Secondo le stime GLOBOCAN 2020 fornite dall’Agenzia internazionale per la ricerca sul cancro (IARC), il tumore del colon-retto rappresenta il 10 per cento di tutti i tumori diagnosticati nel mondo, ed è terzo per incidenza dopo il cancro del seno femminile (11,7 per cento) e del polmone (11,4 per cento).

La malattia è maggiormente diffusa in persone fra i 60 e i 75 anni, con poche distinzioni fra uomini e donne. In Italia le stime più recenti parlano di oltre 43.700 nuovi casi all’anno: circa 20.282 nelle donne e 23.420 negli uomini . Nell’ultimo ventennio, grazie principalmente allo screening di popolazione, l’incidenza è in diminuzione in Italia in entrambi i sessi. Tuttavia dati più recenti mettono invece in luce un aumento annuo dello 0,4 per cento dei casi di tumore in individui con meno di 50 anni di età e pertanto non coperti dallo screening. Questo aumento di casi riguarda in particolar modo soggetti molto giovani, fino all’età di 30 anni al momento della diagnosi, per cause non ancora conosciute e al momento oggetto di studio anche da parte di ricercatori in Italia. Inoltre, diversamente dalle attese, i tumori del colon-retto insorti in soggetti di giovane età, in più del 50 per cento dei casi non sono dovuti a familiarità per questo tipo di cancro o a malattie genetiche predisponenti allo sviluppo di tumori, ma sembrano essere sporadici.
Tra i fattori di rischio noti per il tumore del colon-retto sicuramente la dieta gioca un ruolo centrale. In particolare diete ad alto contenuto di grassi, zuccheri e proteine animali.

Obesità e sovrappeso costituiscono ulteriori fattori di rischio, in genere legati a una alimentazione e a uno stile di vita poco sani.
Un’alimentazione che preveda abbondanti porzioni di cibi salutari a base vegetale potrebbe ridurre anche di un quinto le probabilità di ammalarsi di tumori dell’intestino. È quanto suggerito da un ampio studio che ha indagato l’associazione tra il consumo di frutta, verdura, frutta secca e legumi in varie quantità e il rischio di contrarre un tumore del colon-retto.

La ricerca pubblicata su BMC Medicine ha coinvolto 79.952 uomini e 93.475 donne di varie origini residenti negli Stati Uniti e li ha seguiti per oltre 19 anni, periodo nel quale si sono verificati tra i volontari (tutti sulla sessantina) 4.976 casi di tumori del colon-retto. Gli scienziati coordinati da Jihye Kim della Kyung Hee University (Corea del Sud) hanno sottoposto ai volontari una lista di 180 cibi e bevande e chiesto loro di dire quanto spesso e in quali porzioni consumassero ciascuno: fino a “due o più volte al giorno” per i cibi e fino a “quattro o più volte al giorno” per le bevande. Gli alimenti sono stati classificati in cibi a base vegetale sani (cereali integrali, frutta, verdura, oli vegetali, frutta secca, legumi, tè e caffè); un po’ meno sani (cereali raffinati, succhi di frutta, patate e cibi con zuccheri aggiunti) e infine derivati animali (grassi animali, latticini, uova, pesce e frutti di mare, carne).

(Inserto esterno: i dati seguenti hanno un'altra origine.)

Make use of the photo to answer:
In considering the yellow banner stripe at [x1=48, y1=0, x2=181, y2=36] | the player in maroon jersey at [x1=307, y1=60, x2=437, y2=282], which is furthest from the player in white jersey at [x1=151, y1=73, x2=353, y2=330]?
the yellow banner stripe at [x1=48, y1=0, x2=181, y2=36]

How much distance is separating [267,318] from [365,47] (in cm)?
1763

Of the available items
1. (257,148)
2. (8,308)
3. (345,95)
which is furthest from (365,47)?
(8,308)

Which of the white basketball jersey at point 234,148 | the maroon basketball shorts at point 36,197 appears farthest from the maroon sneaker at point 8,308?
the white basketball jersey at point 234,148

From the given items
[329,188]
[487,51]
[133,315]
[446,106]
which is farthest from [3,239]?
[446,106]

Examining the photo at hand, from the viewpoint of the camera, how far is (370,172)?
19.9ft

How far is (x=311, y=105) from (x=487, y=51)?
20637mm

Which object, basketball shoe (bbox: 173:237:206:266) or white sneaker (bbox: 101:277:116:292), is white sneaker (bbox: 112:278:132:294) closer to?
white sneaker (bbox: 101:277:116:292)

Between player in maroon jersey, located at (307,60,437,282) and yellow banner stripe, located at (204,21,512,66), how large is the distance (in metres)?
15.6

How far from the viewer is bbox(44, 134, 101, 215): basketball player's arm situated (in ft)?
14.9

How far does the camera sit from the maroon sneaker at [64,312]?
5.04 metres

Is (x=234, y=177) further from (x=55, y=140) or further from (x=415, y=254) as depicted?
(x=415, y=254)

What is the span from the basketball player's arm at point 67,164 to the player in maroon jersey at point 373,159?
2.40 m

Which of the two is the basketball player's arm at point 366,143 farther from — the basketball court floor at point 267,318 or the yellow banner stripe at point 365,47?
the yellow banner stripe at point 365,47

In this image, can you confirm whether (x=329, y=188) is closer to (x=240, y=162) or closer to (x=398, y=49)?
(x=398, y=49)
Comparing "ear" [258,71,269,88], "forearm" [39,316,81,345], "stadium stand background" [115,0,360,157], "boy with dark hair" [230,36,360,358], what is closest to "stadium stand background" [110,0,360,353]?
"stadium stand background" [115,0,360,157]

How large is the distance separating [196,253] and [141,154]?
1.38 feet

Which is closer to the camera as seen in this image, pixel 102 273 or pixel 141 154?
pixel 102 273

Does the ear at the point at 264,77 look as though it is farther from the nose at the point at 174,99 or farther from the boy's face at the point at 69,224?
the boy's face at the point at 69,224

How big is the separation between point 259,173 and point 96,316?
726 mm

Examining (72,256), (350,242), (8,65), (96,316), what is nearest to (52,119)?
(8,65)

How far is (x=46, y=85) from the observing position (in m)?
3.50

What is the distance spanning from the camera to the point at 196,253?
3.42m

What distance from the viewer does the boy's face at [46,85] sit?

 Per ognuno di questi gruppi di alimenti, il consumo giornaliero per ogni 1000 kcal di cibo ingerito è stato suddiviso in quintili, ossia in cinque parti, dalla maggiore quantità ingerita sul totale di cibo assunto in un giorno fino alla minore. Si è visto così che gli uomini che consumavano le più grandi quantità di cibi vegetali sani (primo quintile) correvano un rischio ridotto del 22% di ammalarsi di tumori dell’intestino rispetto a quelli che ne ingerivano nelle quantità inferiori (quinto quintile).
Questo effetto non è però stato osservato nelle donne.

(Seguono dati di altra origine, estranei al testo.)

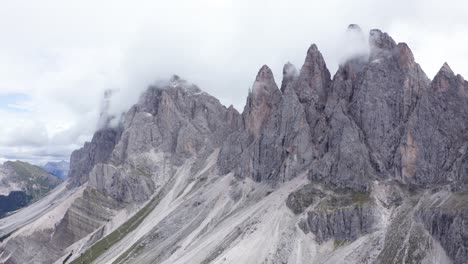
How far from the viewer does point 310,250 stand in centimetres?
19938

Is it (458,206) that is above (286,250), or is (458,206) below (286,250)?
above

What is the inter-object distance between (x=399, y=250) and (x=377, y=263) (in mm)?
9959

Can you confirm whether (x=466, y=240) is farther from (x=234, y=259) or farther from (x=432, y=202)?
(x=234, y=259)

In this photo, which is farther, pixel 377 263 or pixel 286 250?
pixel 286 250

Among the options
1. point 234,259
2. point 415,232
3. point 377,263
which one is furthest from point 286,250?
point 415,232

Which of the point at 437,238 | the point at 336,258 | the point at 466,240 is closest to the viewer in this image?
the point at 466,240

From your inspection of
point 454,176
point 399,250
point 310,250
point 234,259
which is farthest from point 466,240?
point 234,259

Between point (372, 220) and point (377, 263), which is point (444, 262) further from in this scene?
point (372, 220)

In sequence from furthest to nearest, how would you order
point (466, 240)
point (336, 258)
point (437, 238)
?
point (336, 258), point (437, 238), point (466, 240)

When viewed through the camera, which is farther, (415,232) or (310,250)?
(310,250)

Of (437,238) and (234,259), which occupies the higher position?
(437,238)

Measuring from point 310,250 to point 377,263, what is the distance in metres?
30.9

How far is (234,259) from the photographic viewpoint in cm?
19988


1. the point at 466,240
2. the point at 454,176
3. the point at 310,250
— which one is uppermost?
the point at 454,176
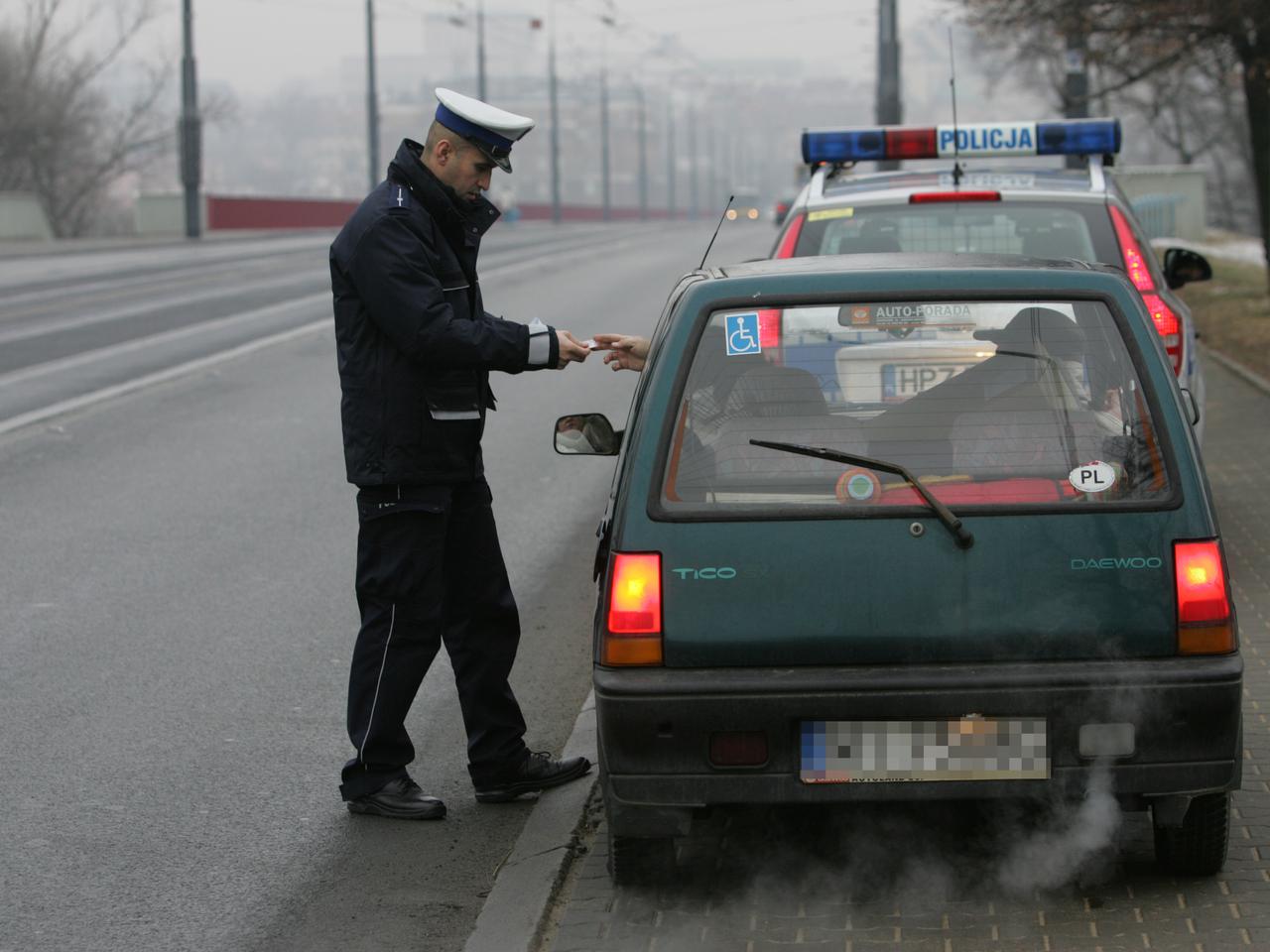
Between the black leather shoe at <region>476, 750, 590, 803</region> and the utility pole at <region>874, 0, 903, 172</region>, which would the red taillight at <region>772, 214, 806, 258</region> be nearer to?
the black leather shoe at <region>476, 750, 590, 803</region>

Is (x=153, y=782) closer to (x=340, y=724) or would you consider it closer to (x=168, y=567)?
(x=340, y=724)

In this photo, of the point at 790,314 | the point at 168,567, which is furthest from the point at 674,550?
the point at 168,567

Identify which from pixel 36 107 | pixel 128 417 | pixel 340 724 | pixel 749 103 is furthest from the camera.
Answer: pixel 749 103

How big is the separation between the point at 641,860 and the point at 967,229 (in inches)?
158

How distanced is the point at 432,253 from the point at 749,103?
128 meters

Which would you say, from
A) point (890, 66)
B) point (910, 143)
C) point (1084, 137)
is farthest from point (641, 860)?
point (890, 66)

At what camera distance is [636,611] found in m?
4.07

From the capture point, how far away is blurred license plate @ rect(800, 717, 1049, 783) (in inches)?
158

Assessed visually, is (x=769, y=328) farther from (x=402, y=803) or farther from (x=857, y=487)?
(x=402, y=803)

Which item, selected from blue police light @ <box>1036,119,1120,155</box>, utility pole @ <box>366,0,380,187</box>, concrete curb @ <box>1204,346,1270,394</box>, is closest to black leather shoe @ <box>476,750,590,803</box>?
blue police light @ <box>1036,119,1120,155</box>

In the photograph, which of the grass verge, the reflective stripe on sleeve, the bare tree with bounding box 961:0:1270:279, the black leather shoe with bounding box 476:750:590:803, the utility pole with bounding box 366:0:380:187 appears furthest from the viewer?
the utility pole with bounding box 366:0:380:187

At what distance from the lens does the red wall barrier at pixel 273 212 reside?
5103 cm

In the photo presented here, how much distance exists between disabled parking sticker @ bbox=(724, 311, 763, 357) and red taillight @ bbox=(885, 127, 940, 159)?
16.0ft

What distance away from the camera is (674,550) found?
4059mm
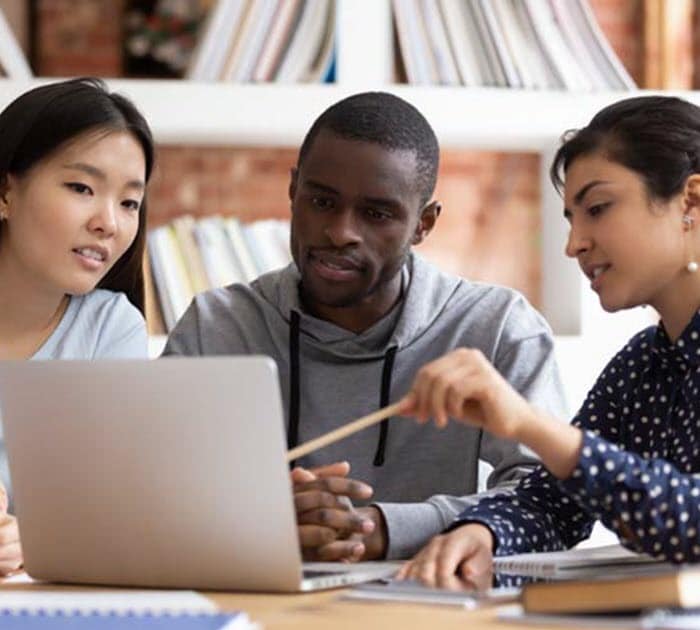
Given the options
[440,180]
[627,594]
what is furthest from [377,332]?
[440,180]

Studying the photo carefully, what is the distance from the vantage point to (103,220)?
6.46 feet

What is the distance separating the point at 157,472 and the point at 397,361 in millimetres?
708

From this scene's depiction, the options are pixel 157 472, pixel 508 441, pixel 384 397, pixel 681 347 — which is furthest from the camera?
pixel 384 397

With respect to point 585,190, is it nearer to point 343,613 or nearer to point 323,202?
point 323,202

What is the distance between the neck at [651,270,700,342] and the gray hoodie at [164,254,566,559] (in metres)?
0.25

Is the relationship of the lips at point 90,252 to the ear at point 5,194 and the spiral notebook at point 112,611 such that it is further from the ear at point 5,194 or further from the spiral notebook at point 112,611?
the spiral notebook at point 112,611


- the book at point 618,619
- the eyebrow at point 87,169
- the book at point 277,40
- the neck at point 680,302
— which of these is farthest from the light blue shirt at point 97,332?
the book at point 618,619

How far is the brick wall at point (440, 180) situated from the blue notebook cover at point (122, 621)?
3.50m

 Gli scienziati sospettano che il merito di questa riduzione sia degli antiossidanti contenuti nei cibi vegetali freschi e non processati e in bevande come tè e caffè, che aiutano a ridurre l’infiammazione dell’intestino associata alla comparsa di tumori. La protezione offerta dalla dieta sarebbe più evidente negli uomini perché, rispetto alle donne, corrono un rischio più elevato di sviluppare tumori del colon-retto. Il ruolo benefico del cibo sarebbe pertanto più evidente in questo gruppo. Si tratta, è bene ricordarlo, di una semplice associazione e non di un rapporto causa-effetto: non è ancora possibile asserire se sia proprio l’alimentazione vegetale in sé (e non per esempio un fattore ad essa legato) a determinare una riduzione del rischio.